(Some records)
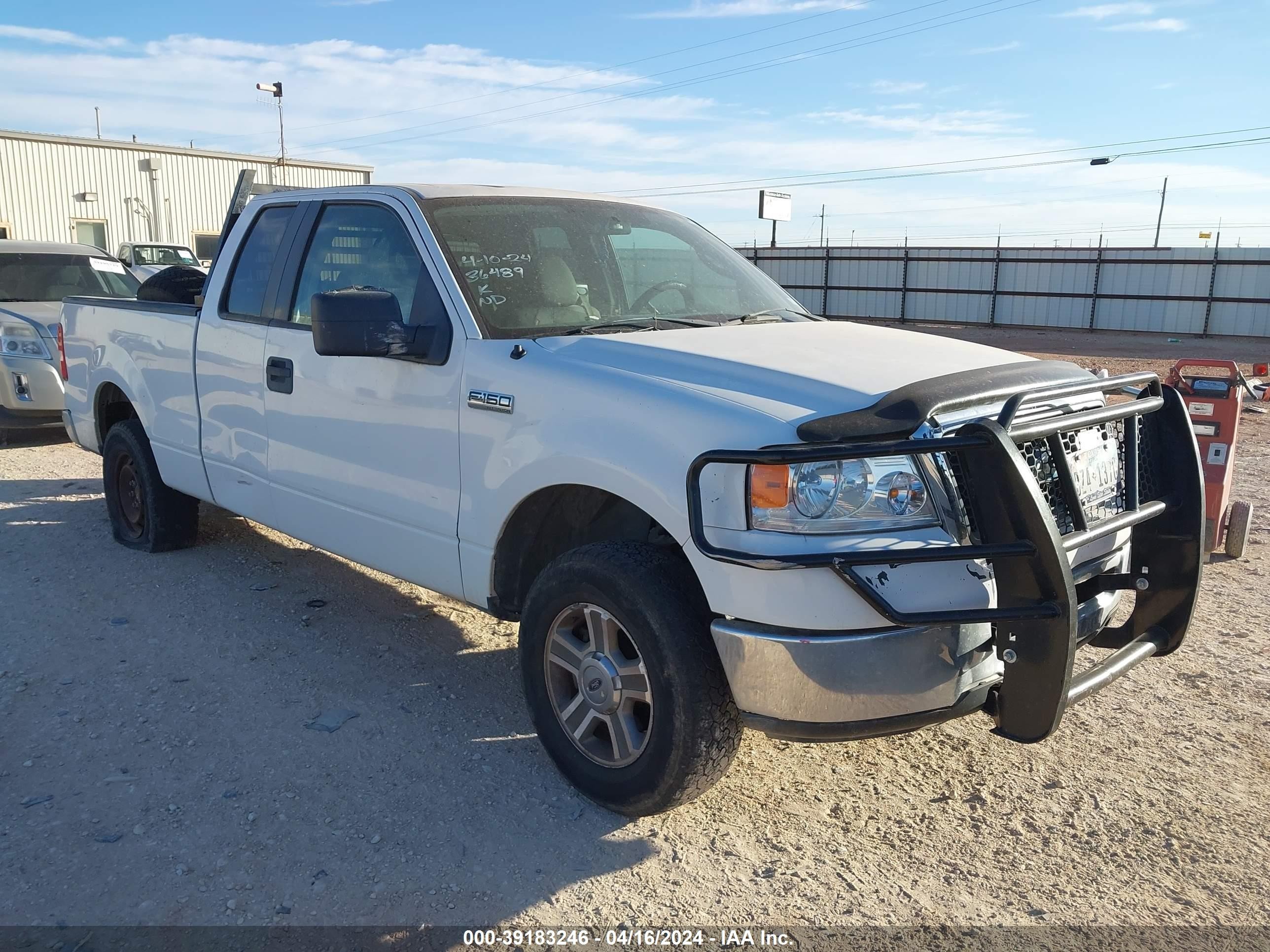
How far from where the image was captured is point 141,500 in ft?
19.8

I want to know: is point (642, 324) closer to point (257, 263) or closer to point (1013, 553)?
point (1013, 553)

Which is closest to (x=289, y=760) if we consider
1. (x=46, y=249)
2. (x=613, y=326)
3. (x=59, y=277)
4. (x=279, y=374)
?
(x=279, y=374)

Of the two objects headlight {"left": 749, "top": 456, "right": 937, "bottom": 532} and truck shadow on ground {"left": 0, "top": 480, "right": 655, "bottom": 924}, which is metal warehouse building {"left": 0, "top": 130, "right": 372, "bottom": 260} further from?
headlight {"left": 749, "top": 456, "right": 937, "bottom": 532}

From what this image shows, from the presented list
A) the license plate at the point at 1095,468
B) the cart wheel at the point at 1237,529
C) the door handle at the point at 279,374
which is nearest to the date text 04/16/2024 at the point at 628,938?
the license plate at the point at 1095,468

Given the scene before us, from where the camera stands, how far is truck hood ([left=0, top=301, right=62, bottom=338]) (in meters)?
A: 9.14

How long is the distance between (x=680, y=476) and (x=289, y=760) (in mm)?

==

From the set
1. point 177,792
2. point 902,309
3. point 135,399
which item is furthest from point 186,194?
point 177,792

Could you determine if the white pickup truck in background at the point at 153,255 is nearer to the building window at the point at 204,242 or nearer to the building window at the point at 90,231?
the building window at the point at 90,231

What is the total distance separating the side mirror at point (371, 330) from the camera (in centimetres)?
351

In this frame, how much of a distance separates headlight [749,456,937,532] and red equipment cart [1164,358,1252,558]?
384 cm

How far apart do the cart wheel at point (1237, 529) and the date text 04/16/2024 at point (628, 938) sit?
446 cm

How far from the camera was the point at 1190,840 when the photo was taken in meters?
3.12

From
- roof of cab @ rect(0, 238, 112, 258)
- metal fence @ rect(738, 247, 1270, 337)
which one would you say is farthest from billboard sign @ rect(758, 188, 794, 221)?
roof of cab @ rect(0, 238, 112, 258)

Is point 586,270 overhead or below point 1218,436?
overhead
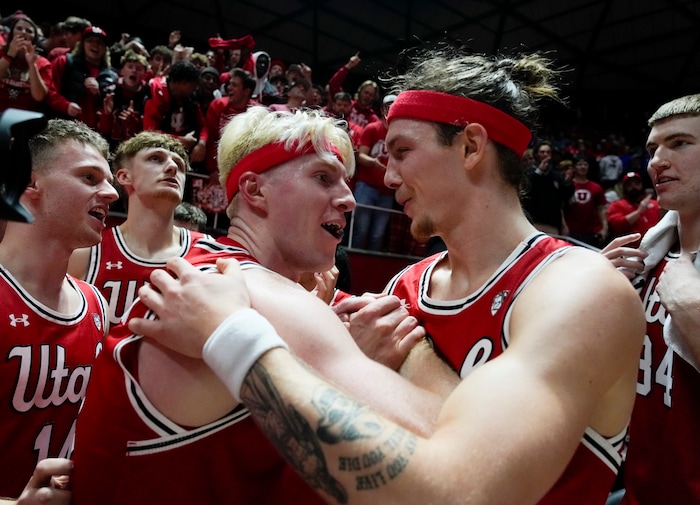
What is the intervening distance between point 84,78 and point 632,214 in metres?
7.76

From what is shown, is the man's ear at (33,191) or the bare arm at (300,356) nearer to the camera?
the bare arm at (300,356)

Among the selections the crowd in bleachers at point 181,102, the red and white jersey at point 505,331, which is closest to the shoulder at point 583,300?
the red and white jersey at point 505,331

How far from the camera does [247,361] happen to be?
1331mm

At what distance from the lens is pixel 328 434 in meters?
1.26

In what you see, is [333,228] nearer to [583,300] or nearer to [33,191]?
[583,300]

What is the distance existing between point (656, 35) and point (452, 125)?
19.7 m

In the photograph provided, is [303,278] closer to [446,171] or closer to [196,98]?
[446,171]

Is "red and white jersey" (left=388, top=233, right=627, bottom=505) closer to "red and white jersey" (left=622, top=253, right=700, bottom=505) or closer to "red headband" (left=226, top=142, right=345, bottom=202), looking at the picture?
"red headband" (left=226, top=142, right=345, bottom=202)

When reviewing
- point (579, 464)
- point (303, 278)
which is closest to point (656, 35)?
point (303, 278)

### Requirement:
Report every line in the entries above that contains the word "closer".

### Written response:
I want to know: is point (642, 324) closer to point (257, 263) or closer to point (1013, 553)?
In the photograph provided, is [303,278] closer to [446,171] or closer to [196,98]?
Is "red and white jersey" (left=388, top=233, right=627, bottom=505) closer to "red and white jersey" (left=622, top=253, right=700, bottom=505) or closer to "red headband" (left=226, top=142, right=345, bottom=202), looking at the picture?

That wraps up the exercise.